Take nothing but the lines from the one with "ספרו של פטריק" through the one with "Copyright @ Allyn" in the entries below, both ends kept, and return them exactly with pictures left out.

# # # # #

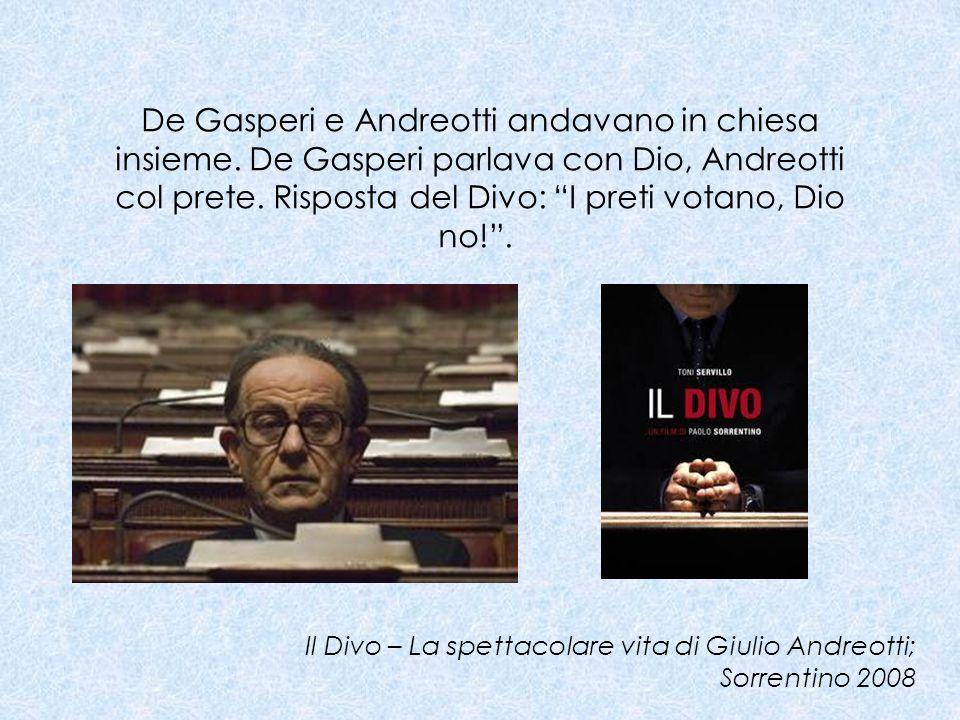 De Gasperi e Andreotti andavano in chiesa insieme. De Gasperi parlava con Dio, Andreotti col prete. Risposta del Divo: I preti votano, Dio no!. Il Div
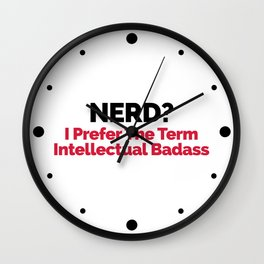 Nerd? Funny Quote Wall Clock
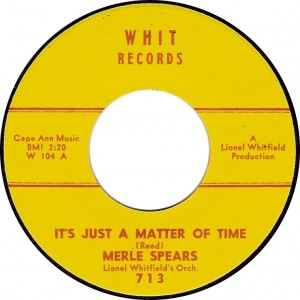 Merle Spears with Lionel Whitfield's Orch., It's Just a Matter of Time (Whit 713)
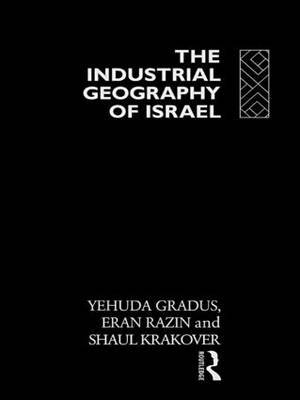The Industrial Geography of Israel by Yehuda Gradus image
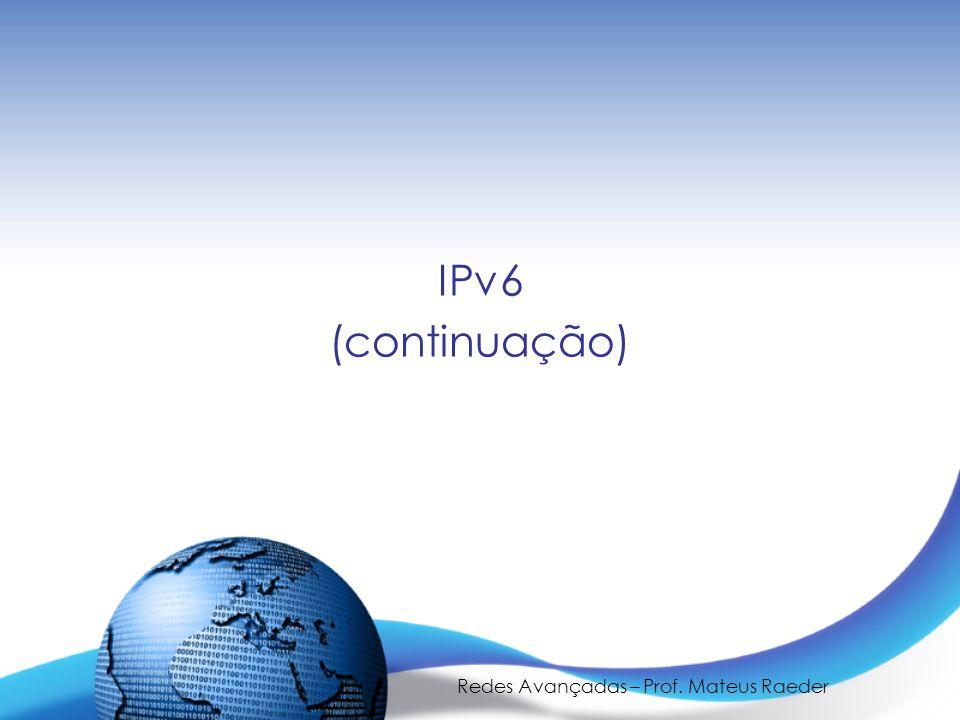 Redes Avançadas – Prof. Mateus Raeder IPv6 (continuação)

# # # # #

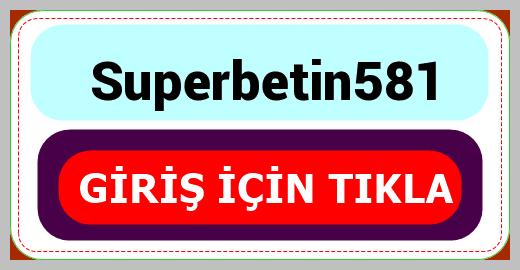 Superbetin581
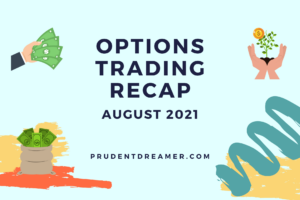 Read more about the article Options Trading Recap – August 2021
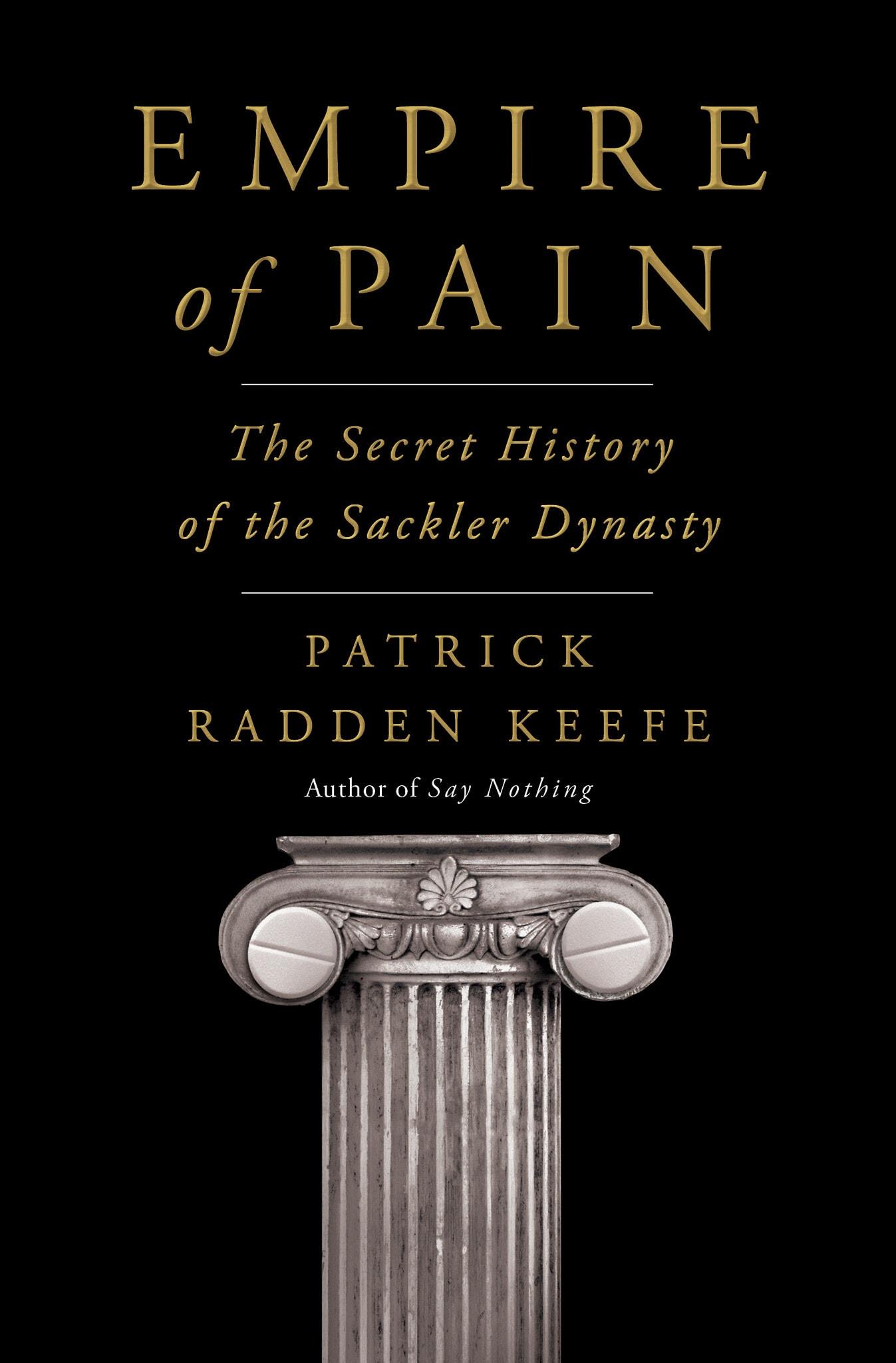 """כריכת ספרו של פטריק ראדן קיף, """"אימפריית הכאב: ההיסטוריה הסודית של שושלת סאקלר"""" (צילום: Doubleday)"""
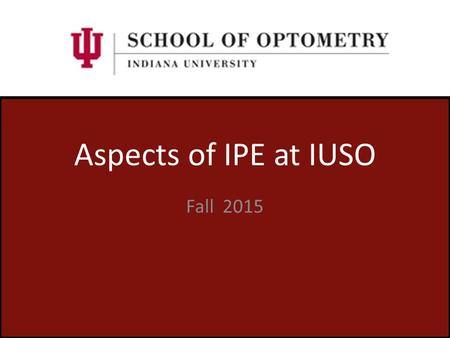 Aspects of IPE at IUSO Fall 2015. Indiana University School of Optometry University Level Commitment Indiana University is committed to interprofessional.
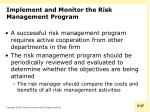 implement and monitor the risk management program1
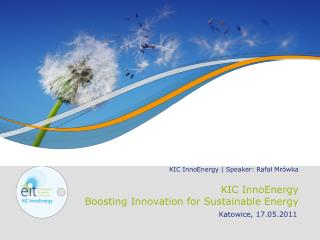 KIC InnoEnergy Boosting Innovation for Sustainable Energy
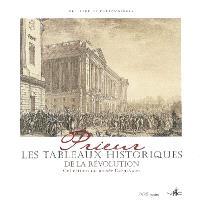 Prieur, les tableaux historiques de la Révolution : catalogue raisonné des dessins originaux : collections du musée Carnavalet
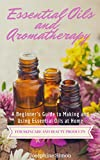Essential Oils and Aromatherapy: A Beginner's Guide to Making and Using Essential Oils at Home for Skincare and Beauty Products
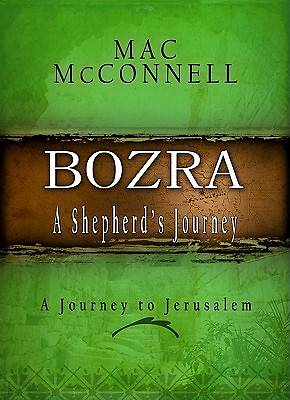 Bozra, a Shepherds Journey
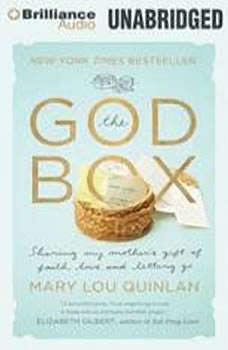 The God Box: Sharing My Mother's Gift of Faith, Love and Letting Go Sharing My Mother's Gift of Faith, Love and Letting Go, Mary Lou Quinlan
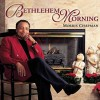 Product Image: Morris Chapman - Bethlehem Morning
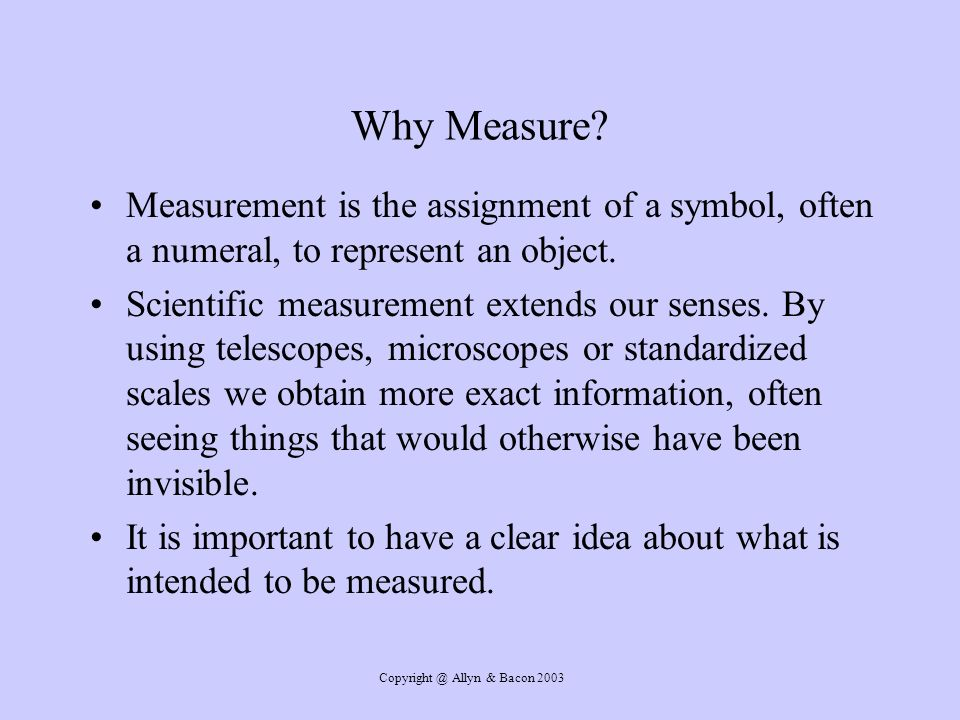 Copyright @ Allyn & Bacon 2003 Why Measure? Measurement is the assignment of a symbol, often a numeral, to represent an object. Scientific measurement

# # # # #

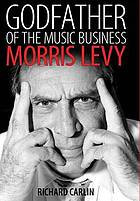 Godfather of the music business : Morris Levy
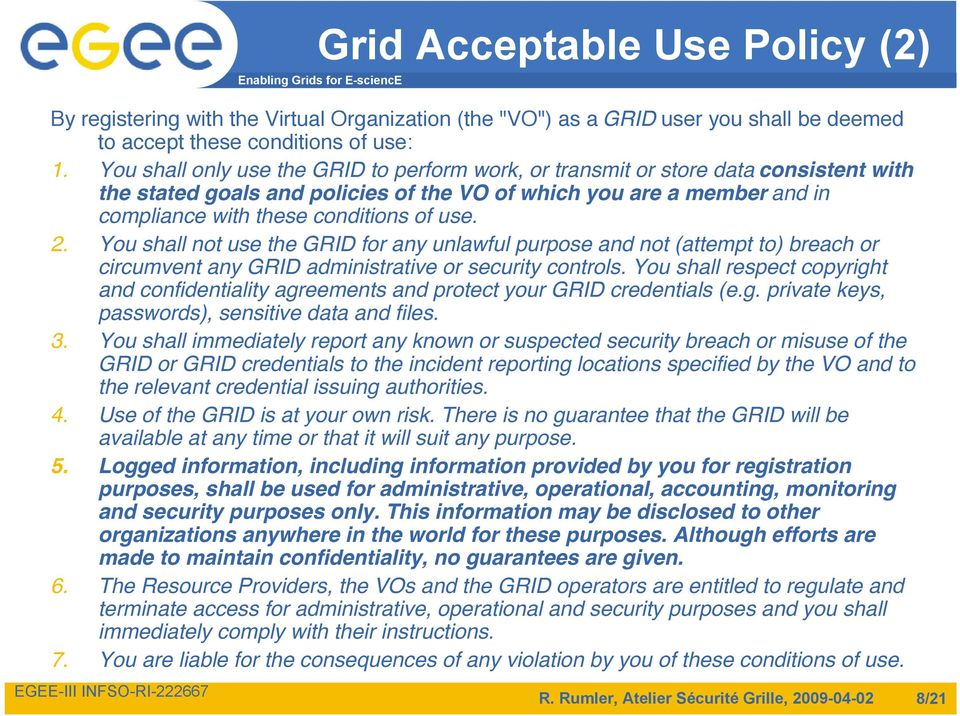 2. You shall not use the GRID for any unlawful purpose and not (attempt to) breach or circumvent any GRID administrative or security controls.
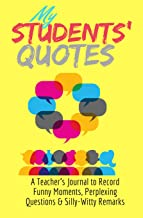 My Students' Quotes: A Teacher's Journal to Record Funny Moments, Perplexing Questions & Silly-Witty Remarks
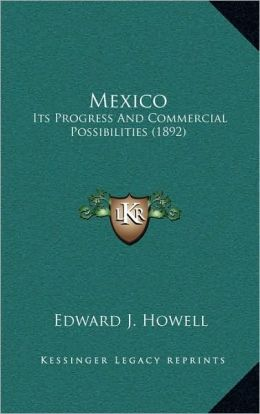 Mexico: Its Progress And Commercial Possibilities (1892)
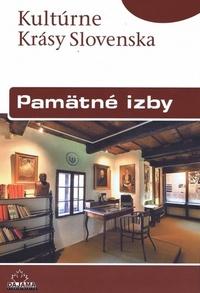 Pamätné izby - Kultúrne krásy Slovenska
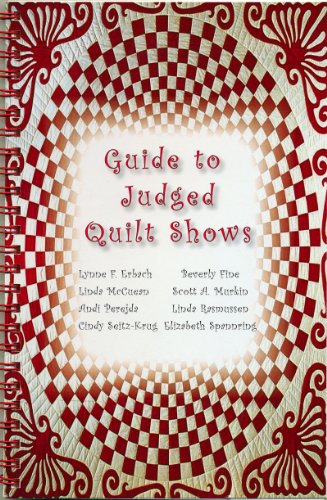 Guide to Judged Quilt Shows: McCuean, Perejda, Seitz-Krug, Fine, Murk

# # # # #

**OUTPUT:**
 """כריכת ספרו של פטריק ראדן קיף, """"אימפריית הכאב: ההיסטוריה הסודית של שושלת סאקלר"""" (צילום: Doubleday)"""
 Aspects of IPE at IUSO Fall 2015. Indiana University School of Optometry University Level Commitment Indiana University is committed to interprofessional.
 implement and monitor the risk management program1
 KIC InnoEnergy Boosting Innovation for Sustainable Energy
 Prieur, les tableaux historiques de la Révolution : catalogue raisonné des dessins originaux : collections du musée Carnavalet
Essential Oils and Aromatherapy: A Beginner's Guide to Making and Using Essential Oils at Home for Skincare and Beauty Products
 Bozra, a Shepherds Journey
 The God Box: Sharing My Mother's Gift of Faith, Love and Letting Go Sharing My Mother's Gift of Faith, Love and Letting Go, Mary Lou Quinlan
 Product Image: Morris Chapman - Bethlehem Morning
 Copyright @ Allyn & Bacon 2003 Why Measure? Measurement is the assignment of a symbol, often a numeral, to represent an object. Scientific measurement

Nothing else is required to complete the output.